Predescu Cristian
Department of Chemistry and Kenneth S. Pitzer Center for Theoretical Chemistry, University of California, Berkeley, California 94720, USA.
Phys Rev E Stat Nonlin Soft Matter Phys. 2007 Jul;76(1 Pt 2):016704. doi: 10.1103/PhysRevE.76.016704. Epub 2007 Jul 18.
The efficiency of Monte Carlo samplers is dictated not only by energetic effects, such as large barriers, but also by entropic effects that are due to the sheer volume that is sampled. The latter effects appear in the form of an entropic mismatch or divergence between the direct and reverse trial moves. We provide lower and upper bounds for the average acceptance probability in terms of the Rényi divergence of order 1/2 . We show that the asymptotic finitude of the entropic divergence is the necessary and sufficient condition for nonvanishing acceptance probabilities in the limit of large dimension. Furthermore, we demonstrate that the upper bound is reasonably tight by showing that the exponent is asymptotically exact for systems made up of a large number of independent and identically distributed subsystems. For the last statement, we provide an alternative proof that relies on the reformulation of the acceptance probability as a large deviation problem. The reformulation also leads to a class of low-variance estimators for strongly asymmetric distributions. We show that the entropy divergence causes a decay in the average displacements with the number of dimensions n that are simultaneously updated. For systems that have a well-defined thermodynamic limit, the decay is demonstrated to be n(-1/2) for random-walk Monte Carlo and n(-1/6) for smart Monte Carlo (SMC). Numerical simulations of the Lennard-Jones 38 (LJ(38)) cluster show that SMC is virtually as efficient as the Markov chain implementation of the Gibbs sampler, which is normally utilized for Lennard-Jones clusters. An application of the entropic inequalities to the parallel tempering method demonstrates that the number of replicas increases as the square root of the heat capacity of the system.

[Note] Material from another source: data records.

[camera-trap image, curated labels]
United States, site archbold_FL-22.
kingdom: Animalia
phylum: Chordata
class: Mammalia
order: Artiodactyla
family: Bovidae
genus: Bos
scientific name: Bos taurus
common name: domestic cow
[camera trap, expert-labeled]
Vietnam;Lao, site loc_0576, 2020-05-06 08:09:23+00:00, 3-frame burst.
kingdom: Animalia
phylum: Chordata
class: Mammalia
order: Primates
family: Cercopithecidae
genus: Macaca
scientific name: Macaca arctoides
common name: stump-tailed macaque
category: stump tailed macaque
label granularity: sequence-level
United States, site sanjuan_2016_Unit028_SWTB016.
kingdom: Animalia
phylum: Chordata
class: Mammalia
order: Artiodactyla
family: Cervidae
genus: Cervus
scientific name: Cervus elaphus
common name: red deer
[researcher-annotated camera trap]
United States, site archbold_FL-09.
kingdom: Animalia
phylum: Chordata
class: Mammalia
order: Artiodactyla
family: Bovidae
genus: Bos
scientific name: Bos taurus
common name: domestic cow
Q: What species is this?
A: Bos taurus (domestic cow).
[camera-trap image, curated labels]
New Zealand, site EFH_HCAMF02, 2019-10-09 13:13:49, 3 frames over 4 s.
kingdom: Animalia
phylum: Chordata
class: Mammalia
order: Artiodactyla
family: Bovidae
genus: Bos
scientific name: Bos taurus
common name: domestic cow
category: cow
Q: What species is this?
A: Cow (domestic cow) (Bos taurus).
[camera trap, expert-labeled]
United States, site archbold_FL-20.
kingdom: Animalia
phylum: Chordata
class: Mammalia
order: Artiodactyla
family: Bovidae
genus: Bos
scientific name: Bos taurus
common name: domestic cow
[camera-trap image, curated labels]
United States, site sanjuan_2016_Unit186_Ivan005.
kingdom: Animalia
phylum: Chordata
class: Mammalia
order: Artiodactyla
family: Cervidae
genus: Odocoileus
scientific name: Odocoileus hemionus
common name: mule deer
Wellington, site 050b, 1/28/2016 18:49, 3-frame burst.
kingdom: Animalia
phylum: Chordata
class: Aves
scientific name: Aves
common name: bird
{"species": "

蒙特卡罗采样器的效率不仅取决于能量效应,如大的势垒,还取决于由于所采样的巨大体积而产生的熵效应。后一种效应以直接和反向试验移动之间的熵失配或散度的形式出现。我们根据1/2阶的Rényi散度给出了平均接受概率的上下界。我们表明,熵散度的渐近有限性是在大维度极限下接受概率不为零的充要条件。此外,我们通过证明对于由大量独立同分布子系统组成的系统,指数是渐近精确的,从而表明上界相当紧密。对于最后一个陈述,我们提供了另一种证明,该证明依赖于将接受概率重新表述为一个大偏差问题。这种重新表述还导致了一类针对强非对称分布的低方差估计器。我们表明,熵散度会导致平均位移随着同时更新的维度数n而衰减。对于具有明确热力学极限的系统,对于随机游走蒙特卡罗,衰减被证明为n^(-1/2),对于智能蒙特卡罗(SMC),衰减为n^(-1/6)。对 Lennard-Jones 38(LJ(38))团簇的数值模拟表明,SMC 实际上与通常用于 Lennard-Jones 团簇的吉布斯采样器的马尔可夫链实现一样高效。熵不等式在并行回火方法中的应用表明,副本数量随着系统热容量的平方根增加。